Passage to read:
---+---

• Category
  • >Deep Learning

Music Composition Using Deep Learning

  • Bhumika Dutta
  • Nov 01, 2021
Music Composition Using Deep Learning title banner



Music is something that everyone in the world appreciates and listens to. It provides an environment in which individuals may connect based on cultural similarities or similar tastes. 


Another such sector that has extended its branches all across the world is technology. When technology and music come together, it produces a condition that benefits both parties indefinitely. 


On the one hand, technology gives artists new sounds, interfaces to engage with their compositions, and new techniques of creating. 


On the other hand, the music produced by these new technologies motivates the human intellect to develop new tools to engage with these new creations.


Deep learning for music generation is primarily concerned with music analysis, discovery, and recommendation. The major difficulties in emphasis are digital audio signals, processing, and modeling of an effective machine learning system.

---+---

Given instruction 1: Render the part of the records that opens with the line containing "Judging by the" and runs through the end of the records as a two-column CSV with columns named input and output. Each entry gets one row, with its text and its answer each in a single quoted field and any line breaks replaced by spaces.
These records are unrelated to the article on music composition.

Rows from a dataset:
---+---

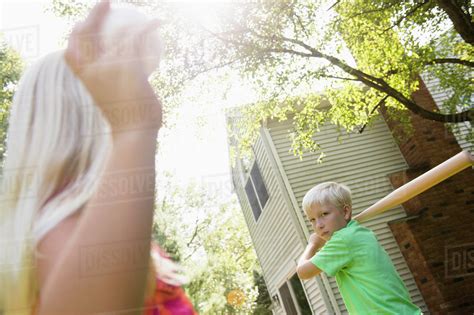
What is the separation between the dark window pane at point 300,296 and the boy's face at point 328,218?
9222mm

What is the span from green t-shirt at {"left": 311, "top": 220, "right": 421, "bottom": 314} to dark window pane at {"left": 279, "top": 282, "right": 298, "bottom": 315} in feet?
34.5

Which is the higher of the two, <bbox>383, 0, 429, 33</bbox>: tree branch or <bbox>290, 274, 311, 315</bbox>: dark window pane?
<bbox>383, 0, 429, 33</bbox>: tree branch

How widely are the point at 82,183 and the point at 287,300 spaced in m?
14.3

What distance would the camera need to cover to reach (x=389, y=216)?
11.7m

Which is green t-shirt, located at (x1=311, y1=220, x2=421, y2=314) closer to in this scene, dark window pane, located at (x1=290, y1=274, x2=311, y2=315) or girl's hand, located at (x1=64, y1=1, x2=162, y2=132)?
girl's hand, located at (x1=64, y1=1, x2=162, y2=132)

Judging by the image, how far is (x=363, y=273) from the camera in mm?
3293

---+---

Given instruction 2: According to the article on music composition, what is deep learning for music generation primarily concerned with?

Exercise result 1:
input,output
"Judging by the image, how far is (x=363, y=273) from the camera in mm?","3293"

Exercise result 2: Music analysis, discovery, and recommendation.